Hot Path

Definition

A hot path is code that runs very often or sits on the critical path of a request. Tiny costs here become visible. An extra allocation, work done twice, or a branch the CPU keeps guessing wrong will show up as slower responses and higher CPU.

Impact

Hot paths change how the system feels under load. Small work repeated many times becomes large. Slow outliers get slower (p95/p99 are the slowest 5% and 1% of requests — see percentiles). CPU and GC spend time on overhead instead of useful work.

Identify (Measure)

Measure first. Use a profiler to see where time and memory go (dotnet‑trace, PerfView, or Visual Studio Profiler). For tight loops or small methods, use BenchmarkDotNet.

Read flame graphs — the stacked chart of where CPU time is spent — and allocation views. Look for methods near the top. Watch steady state: high request rates, tight loops, long‑running sessions. Check counters: GC/sec (how often GC runs), allocation rate (MB/s), thread‑pool starvation (threads can’t keep up), and p95/p99 latency (slow tail).

Percentiles (p95/p99) tell you about the slow tail. Improving the hot path often reduces that tail more than it changes the average.

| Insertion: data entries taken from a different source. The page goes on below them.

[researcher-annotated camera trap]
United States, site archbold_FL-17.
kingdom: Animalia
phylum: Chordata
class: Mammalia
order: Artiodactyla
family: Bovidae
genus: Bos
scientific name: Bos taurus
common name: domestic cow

Further reading on percentiles and tail latency: Percentile (Wikipedia), The Tail at Scale (ACM Queue).

ThreadPool starvation occurs when the pool has no available threads to process new work items and it often causes applications to respond slowly.

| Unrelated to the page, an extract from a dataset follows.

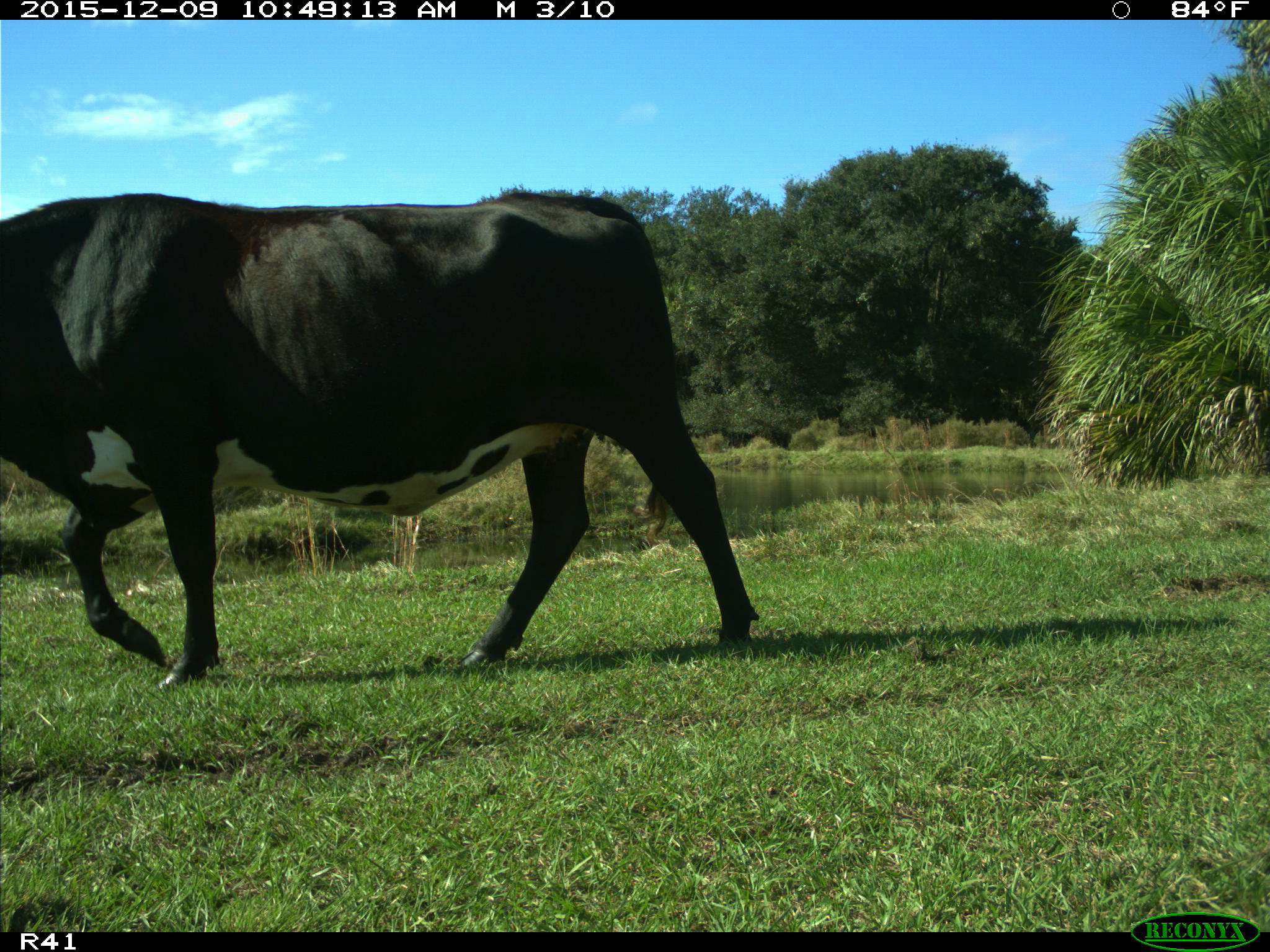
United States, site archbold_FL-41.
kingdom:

As a simple rule of thumb: if one method uses ~10% or more of CPU or allocations, treat it as hot.

If you haven’t measured it, it isn’t a hot path. It’s a guess.

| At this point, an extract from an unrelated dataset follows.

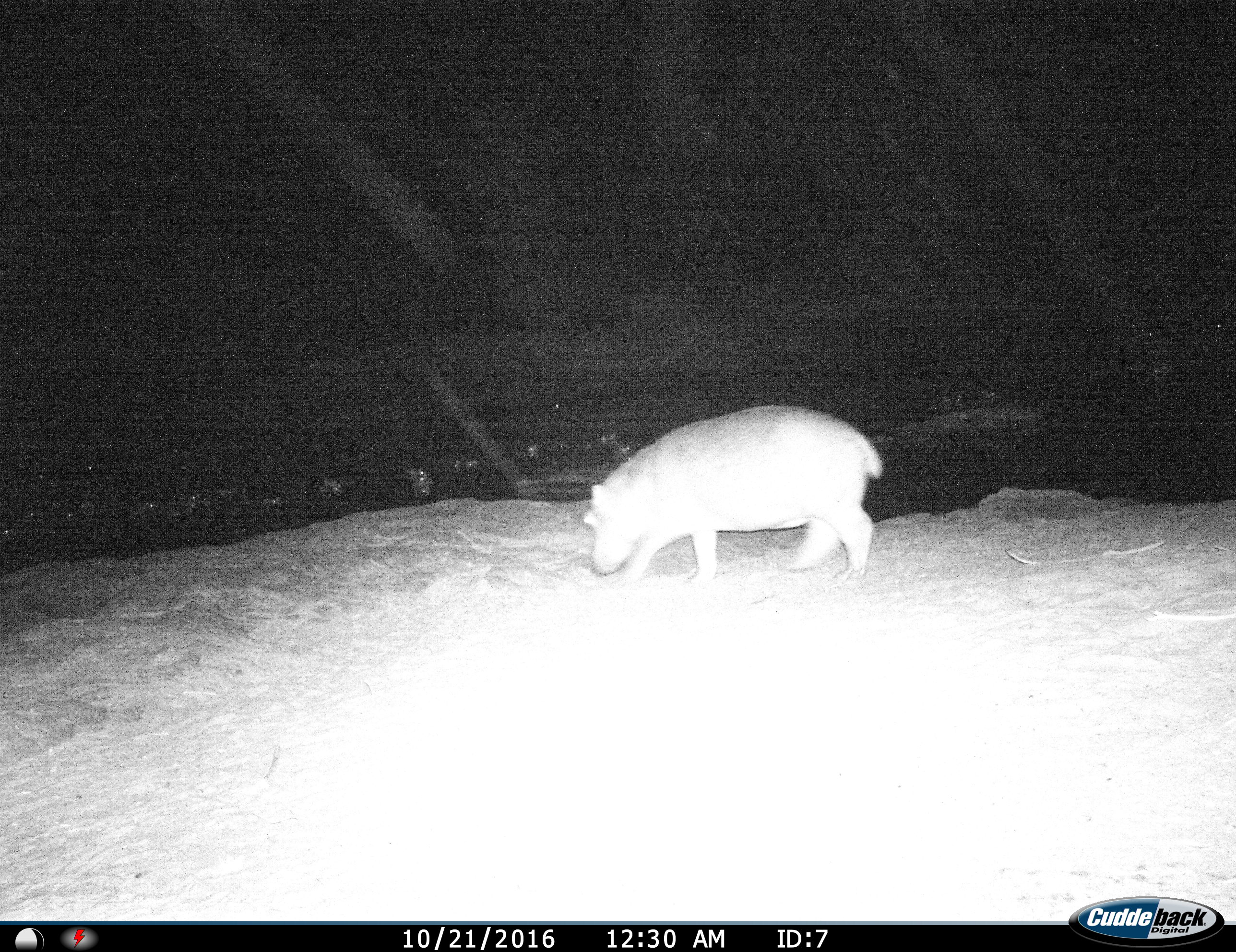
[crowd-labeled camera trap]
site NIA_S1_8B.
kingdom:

Backend Example: High‑RPS JSON endpoint

RPS means requests per second.

Imagine an endpoint that fetches two services, merges the result, and returns JSON. A slow version creates new objects on every request and waits for the calls one by one:

// Naive: extra allocations + sequential I/O
static readonly Uri Svc1 = new("https://svc1/api");
static readonly Uri Svc2 = new("https://svc2/api");

public async Task<IActionResult> Get()
{
    using var http = new HttpClient(); // per-request instance
    var json1 = await http.GetStringAsync(Svc1);
    var json2 = await http.GetStringAsync(Svc2);

    var options = new JsonSerializerOptions { PropertyNamingPolicy = JsonNamingPolicy.CamelCase };
    var a = JsonSerializer.Deserialize<A>(json1, options);
    var b = JsonSerializer.Deserialize<B>(json2, options);
    return Results.Json(Combine(a, b), options);
}

A faster, cleaner version reuses what can be reused and runs I/O concurrently:

// Improved: reuse + concurrent I/O
static readonly JsonSerializerOptions JsonOpts = new() { PropertyNamingPolicy = JsonNamingPolicy.CamelCase };

public async Task<IActionResult> Get(HttpClient http) // injected via IHttpClientFactory
{
    var t1 = http.GetStringAsync(Svc1);
    var t2 = http.GetStringAsync(Svc2);
    var (json1, json2) = (await t1, await t2);

    var a = JsonSerializer.Deserialize<A>(json1, JsonOpts);
    var b = JsonSerializer.Deserialize<B>(json2, JsonOpts);
    return Results.Json(Combine(a, b), JsonOpts);
}

The difference is simple: less allocation and no unnecessary waiting.

Backend Example: Cache‑backed call

Consider a method that first checks a cache and, only on a miss, queries a database. With Task<T> it’s fine:

public Task<User> GetUserAsync(string id)
    => cache.TryGet(id, out var user)
       ? Task.FromResult(user)
       : FetchFromDbAsync(id);

If most calls hit the cache, switching to ValueTask<User> can remove some allocations:

public ValueTask<User> GetUserAsync(string id)
    => cache.TryGet(id, out var user)
       ? ValueTask.FromResult(user)
       : new ValueTask<User>(FetchFromDbAsync(id));

Only do this when profiles show real savings, and keep the rule in mind: await a ValueTask once, and prefer Task when composing with APIs that expect Task. See ValueTask for details.

Practices (ASP.NET Core)

Keep the hot path short and quiet. Reuse HttpClient via IHttpClientFactory. Reuse serializer options and large buffers. Avoid doing the same work twice per request. Prefer true async I/O and avoid .Result and .Wait(). If you need multiple I/O calls, start them, then await them together with Task.WhenAll. Don’t wrap I/O with Task.Run; use it only to move CPU‑bound work off the request thread. When many requests need to update shared data, avoid a single bottleneck; split the work by key or move it out of the hot path.

ValueTask and hot paths

Start with Task—it’s simple and composes well. Reach for ValueTask only when a profiler shows the hot path is allocation‑heavy and often completes synchronously (like cache hits). If you convert a ValueTask to Task, you pay an allocation; measure end‑to‑end to make sure it’s worth it.

Optimize what you’ve measured. Keep the path clear. Let numbers justify every change.